When it comes to New Year's Resolutions that include financial goals, writing them down and being visible is essential to your success. After you’ve written down what your financial resolutions for the New Year are, tell others about your progress and failures. Here are some things you may want to focus on this year:
Decrease your spending
The less you spend, the more you can save into an emergency fund, pay toward debt reduction, or save for retirement. Review your spending this month to determine what you can eliminate and reduce. If you felt financially insecure the past year or on the brink of it, now take control of your financial future.
Reduce your debt
If you are one of the ‘revolver households’ that carries credit card debt month after month, make this the year you pay off your debt, cut up the cards, and close credit card accounts.
You may want to consider paying down your mortgage, refinancing, or moving to a home that costs less. If you become unemployed in the future, making your mortgage payment is essential to remaining sheltered. If you’ve maintained employment but have a higher interest rate than today’s rates, consider refinancing or making extra payments toward your mortgage.
Pay off your auto loan, increase your monthly payment, or refinance the remaining term at a lower rate. Although refinancing may look appealing, confirm that the refinance saves you money and reduces your loan term.
Start your debt reduction investigation by using financial calculators or consult your financial professional to determine if these ideas are appropriate for you.
Establish an emergency fund
Start with a minimum of one month’s expenses and work toward a fully-funded emergency fund. A fully-funded emergency fund should have six months or more of expenses in savings that you won't access and that's not tied to stock market performance like a money market account.
Save for retirement
Set your retirement savings contributions up automatically increase year over year and make an effort to maximize your contributions. Additionally:
Get your employer’s retirement savings contribution match
Contribute enough to your employer’s retirement plan to receive matching dollars. If you’re not saving enough to receive a matching contribution from your employer (commonly a 2-4% match), you’re throwing away ‘free money.’
Take some risk (in your investments)
If you have your retirement savings in an interest-bearing account outside of the stock market, you will not keep up with inflation in retirement over time. Having 100% of your retirement savings tied to stocks may not be best for you, but all of it outside the market may not be either. Meet with your financial professional to determine if your risk tolerance and portfolio allocations are appropriate to your situation.

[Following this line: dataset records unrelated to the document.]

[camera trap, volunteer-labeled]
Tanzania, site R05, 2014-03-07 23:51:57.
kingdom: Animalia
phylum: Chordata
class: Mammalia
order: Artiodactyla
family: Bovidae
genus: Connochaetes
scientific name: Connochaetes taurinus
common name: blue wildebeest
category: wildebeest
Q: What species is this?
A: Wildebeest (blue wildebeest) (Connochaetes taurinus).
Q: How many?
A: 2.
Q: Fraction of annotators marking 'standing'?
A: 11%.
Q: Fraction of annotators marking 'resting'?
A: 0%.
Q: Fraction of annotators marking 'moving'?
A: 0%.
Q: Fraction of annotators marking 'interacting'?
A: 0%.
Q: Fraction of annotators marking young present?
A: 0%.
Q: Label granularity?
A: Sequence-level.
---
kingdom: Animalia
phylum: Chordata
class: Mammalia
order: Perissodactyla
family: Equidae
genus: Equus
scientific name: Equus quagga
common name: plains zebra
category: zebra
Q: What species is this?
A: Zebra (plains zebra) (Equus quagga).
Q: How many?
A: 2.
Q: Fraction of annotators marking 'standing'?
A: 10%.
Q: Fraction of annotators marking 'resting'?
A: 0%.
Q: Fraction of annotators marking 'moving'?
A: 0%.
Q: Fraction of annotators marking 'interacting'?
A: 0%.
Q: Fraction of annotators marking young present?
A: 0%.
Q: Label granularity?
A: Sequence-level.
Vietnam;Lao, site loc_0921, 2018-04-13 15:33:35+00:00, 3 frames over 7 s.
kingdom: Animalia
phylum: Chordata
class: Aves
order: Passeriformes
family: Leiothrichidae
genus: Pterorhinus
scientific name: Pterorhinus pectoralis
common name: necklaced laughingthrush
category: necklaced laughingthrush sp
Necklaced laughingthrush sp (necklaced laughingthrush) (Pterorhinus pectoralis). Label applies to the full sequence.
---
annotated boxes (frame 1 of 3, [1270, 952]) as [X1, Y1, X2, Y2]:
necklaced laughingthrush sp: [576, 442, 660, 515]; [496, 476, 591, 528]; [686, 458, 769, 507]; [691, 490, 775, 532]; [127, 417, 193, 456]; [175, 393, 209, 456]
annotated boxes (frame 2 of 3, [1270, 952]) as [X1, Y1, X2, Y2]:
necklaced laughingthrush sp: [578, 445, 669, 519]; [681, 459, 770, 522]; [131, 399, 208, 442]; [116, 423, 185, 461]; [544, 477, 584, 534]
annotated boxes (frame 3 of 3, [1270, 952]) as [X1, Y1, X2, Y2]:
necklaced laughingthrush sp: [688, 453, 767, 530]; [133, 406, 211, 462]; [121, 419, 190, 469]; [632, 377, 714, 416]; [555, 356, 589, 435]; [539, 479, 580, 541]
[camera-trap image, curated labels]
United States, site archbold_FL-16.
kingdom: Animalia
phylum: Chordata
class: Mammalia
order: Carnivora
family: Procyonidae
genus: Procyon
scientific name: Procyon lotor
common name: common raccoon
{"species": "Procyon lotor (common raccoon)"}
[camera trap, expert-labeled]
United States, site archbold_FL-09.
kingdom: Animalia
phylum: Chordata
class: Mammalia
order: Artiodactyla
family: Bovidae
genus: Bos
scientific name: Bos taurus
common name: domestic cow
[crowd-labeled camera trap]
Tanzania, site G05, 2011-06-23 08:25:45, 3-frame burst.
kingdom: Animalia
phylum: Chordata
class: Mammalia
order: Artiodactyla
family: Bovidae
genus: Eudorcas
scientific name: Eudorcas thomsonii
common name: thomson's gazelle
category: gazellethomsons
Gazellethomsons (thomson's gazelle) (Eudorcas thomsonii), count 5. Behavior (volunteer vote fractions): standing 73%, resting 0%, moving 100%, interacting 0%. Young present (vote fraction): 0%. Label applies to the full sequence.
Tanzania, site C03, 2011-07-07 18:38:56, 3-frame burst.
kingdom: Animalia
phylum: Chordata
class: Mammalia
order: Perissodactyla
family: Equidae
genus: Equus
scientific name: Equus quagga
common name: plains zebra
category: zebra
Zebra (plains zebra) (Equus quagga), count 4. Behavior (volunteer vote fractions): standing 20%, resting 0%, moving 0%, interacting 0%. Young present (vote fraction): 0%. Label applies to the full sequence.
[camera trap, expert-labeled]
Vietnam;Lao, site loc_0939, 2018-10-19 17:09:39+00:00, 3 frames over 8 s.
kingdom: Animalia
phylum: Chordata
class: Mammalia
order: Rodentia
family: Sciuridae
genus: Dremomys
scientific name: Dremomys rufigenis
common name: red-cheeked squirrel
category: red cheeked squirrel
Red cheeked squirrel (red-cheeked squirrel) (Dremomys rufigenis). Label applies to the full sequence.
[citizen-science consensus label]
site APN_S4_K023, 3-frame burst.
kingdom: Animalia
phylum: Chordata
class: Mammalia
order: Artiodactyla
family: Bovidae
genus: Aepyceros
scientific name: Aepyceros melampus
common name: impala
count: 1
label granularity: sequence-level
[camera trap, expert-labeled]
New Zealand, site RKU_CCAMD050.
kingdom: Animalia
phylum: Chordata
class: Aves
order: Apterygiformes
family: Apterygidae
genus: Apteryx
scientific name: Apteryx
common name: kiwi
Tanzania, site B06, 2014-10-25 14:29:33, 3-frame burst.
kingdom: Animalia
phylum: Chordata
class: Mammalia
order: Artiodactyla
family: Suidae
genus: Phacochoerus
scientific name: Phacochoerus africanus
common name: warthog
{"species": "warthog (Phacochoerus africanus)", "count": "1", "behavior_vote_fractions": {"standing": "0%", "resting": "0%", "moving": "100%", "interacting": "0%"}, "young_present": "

Be aware of how taxes impact you
Part of your investments should be in tax-sheltered accounts and some after-tax investments. Discuss how each investment may affect you this year and in retirement with your financial and tax professionals. Part of tax awareness is understanding how trading and rebalancing impact your taxes and how your financial professional can help.
Monitor your investments
Meet with your financial professional for a financial review at least once this year to determine if your risk tolerance, investment options, and your timeline for retirement are still on target. Receiving financial help from a professional can help you accomplish your financial resolutions.